TASK: Gather every line below where "Orinoquía" appears.
________
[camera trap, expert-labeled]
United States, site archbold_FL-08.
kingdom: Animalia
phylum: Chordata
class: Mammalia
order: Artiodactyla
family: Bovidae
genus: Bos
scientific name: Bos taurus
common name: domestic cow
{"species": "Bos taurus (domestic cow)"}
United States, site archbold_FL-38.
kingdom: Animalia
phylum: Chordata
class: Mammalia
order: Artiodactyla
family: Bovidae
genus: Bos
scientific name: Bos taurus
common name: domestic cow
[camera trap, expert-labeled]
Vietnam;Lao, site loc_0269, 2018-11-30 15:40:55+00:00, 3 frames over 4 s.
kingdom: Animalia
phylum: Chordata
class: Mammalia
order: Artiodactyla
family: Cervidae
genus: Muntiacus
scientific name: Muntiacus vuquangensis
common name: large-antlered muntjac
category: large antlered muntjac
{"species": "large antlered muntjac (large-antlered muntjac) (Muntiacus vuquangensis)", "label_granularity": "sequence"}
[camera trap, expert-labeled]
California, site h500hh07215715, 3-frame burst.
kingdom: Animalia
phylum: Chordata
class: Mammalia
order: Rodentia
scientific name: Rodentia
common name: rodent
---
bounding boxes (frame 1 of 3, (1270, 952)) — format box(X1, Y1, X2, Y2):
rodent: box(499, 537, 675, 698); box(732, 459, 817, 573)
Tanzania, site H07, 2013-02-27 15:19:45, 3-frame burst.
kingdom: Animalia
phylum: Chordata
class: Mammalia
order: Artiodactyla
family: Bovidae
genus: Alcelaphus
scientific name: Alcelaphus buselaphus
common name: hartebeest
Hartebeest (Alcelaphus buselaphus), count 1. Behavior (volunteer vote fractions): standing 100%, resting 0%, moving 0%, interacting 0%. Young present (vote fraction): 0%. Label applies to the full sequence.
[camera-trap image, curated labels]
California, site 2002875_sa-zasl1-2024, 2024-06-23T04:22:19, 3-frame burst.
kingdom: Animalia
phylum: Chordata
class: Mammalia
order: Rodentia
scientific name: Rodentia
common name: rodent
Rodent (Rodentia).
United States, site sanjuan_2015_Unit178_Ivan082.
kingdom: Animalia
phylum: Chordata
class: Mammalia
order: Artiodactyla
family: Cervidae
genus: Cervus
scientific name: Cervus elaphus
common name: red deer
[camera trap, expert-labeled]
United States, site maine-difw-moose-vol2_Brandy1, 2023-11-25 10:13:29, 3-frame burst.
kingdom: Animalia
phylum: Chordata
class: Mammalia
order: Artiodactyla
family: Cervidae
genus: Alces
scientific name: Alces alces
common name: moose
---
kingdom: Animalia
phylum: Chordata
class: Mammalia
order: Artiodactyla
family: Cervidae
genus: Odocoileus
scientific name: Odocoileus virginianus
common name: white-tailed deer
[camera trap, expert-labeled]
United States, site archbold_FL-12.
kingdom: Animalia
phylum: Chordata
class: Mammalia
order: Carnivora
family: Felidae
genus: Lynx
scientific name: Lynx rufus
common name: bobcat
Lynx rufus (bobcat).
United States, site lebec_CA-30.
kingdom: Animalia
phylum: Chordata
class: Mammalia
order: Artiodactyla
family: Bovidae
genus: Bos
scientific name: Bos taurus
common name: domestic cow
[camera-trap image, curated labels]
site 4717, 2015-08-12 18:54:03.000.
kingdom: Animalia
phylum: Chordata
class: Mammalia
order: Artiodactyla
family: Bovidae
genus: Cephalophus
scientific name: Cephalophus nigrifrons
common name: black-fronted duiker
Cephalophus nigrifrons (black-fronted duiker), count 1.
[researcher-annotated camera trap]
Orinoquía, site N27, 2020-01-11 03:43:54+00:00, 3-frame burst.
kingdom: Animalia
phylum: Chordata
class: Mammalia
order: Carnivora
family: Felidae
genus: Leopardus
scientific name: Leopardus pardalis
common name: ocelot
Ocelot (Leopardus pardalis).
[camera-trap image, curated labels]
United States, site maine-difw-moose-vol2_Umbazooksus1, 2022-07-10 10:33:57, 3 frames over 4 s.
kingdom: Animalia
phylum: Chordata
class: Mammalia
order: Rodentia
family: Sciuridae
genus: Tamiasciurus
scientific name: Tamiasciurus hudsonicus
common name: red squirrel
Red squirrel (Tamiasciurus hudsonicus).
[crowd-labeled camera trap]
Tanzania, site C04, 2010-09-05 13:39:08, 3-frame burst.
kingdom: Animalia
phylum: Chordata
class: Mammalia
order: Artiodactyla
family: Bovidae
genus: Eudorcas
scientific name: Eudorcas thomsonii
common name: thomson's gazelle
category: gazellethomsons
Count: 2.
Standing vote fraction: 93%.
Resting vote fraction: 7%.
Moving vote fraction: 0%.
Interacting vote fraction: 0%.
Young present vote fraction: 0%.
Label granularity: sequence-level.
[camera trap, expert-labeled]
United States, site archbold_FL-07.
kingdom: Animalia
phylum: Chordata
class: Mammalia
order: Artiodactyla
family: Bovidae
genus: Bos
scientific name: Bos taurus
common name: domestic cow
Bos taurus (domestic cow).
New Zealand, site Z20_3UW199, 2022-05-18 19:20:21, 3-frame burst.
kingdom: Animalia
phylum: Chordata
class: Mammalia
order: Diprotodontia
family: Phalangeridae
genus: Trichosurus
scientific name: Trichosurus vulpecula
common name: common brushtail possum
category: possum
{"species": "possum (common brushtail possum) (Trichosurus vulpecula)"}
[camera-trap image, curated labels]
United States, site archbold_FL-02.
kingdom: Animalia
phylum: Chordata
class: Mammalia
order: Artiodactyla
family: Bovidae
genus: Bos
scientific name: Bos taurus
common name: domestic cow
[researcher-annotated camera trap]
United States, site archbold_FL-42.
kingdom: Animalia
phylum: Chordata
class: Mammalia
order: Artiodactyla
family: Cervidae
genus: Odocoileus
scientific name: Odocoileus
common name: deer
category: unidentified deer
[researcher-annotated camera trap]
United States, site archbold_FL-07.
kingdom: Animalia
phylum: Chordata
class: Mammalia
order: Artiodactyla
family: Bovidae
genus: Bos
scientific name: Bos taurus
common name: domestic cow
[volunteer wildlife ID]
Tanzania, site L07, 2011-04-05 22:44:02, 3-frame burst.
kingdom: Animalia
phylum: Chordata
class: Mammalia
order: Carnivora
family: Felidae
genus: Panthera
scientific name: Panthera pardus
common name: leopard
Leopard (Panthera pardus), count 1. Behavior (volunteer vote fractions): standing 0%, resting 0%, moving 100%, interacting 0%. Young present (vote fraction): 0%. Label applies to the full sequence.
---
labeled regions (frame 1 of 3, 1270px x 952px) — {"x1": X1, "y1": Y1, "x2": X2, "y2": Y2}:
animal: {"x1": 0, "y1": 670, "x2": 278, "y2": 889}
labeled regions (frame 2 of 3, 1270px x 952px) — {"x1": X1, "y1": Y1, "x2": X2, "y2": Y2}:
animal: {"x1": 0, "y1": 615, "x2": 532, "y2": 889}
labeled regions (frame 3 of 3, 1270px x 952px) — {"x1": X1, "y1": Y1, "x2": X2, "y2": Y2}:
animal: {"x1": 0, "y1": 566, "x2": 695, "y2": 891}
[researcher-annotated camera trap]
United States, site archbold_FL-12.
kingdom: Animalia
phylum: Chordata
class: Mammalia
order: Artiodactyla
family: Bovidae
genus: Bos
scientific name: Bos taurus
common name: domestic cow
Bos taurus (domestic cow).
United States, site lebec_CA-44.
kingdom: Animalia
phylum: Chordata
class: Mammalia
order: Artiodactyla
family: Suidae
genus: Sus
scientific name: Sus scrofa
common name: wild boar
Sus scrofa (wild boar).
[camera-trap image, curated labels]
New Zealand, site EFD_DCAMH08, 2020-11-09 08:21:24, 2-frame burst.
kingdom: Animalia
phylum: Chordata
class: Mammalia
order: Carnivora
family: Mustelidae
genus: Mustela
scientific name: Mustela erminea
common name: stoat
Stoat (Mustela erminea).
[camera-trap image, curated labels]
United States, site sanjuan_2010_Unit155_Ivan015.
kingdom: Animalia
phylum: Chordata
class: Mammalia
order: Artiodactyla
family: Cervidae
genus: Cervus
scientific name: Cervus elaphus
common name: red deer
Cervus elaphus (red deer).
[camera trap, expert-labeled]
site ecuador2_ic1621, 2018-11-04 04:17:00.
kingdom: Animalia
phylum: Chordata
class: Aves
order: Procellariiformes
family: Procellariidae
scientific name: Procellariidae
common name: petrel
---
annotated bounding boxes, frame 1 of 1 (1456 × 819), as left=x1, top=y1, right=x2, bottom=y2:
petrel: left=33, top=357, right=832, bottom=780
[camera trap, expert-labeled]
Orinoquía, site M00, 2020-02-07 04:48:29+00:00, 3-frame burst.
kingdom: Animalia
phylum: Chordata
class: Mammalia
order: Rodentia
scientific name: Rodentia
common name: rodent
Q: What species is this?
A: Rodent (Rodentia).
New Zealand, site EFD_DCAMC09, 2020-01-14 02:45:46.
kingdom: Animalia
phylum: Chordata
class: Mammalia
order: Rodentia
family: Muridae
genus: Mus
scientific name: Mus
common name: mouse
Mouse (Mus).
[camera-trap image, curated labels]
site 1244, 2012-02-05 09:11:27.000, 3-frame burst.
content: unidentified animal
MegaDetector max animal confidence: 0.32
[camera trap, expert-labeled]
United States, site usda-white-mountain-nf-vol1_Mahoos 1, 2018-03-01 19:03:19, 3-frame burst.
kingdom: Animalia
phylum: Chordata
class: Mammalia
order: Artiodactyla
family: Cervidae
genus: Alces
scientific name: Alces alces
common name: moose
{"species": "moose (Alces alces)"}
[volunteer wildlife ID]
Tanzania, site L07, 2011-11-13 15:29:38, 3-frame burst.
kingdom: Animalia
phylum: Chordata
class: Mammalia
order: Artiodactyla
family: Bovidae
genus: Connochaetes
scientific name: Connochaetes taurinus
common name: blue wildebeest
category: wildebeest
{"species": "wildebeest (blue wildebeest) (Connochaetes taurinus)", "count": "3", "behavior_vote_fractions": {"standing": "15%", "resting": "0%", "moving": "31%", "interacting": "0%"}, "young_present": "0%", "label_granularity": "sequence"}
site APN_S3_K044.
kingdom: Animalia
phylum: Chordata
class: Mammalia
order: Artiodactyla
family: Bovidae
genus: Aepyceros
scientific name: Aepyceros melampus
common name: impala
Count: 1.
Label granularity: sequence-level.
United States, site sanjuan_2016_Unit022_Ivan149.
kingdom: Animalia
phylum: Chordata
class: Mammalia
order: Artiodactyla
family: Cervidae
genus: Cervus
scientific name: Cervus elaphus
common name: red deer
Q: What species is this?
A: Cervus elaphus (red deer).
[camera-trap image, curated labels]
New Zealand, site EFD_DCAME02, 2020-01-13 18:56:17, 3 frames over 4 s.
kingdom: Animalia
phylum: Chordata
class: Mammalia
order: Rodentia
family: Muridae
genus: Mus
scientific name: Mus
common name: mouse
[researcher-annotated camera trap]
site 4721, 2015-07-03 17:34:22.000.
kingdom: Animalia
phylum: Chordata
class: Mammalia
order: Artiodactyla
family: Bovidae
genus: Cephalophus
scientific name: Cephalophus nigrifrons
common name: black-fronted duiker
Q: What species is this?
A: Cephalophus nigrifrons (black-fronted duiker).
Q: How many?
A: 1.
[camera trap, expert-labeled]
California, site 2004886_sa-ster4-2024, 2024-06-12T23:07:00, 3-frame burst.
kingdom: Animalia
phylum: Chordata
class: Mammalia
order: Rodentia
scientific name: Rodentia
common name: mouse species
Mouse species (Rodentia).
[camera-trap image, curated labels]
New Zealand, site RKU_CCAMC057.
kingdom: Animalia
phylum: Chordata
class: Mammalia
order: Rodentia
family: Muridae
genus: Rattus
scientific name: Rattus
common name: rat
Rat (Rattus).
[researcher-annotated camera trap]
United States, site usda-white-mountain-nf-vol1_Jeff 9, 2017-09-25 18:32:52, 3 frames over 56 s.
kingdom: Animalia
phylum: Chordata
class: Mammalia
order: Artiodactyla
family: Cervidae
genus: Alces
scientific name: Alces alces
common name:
________
TASK OUTPUT:
Orinoquía, site N27, 2020-01-11 03:43:54+00:00, 3-frame burst.
Orinoquía, site M00, 2020-02-07 04:48:29+00:00, 3-frame burst.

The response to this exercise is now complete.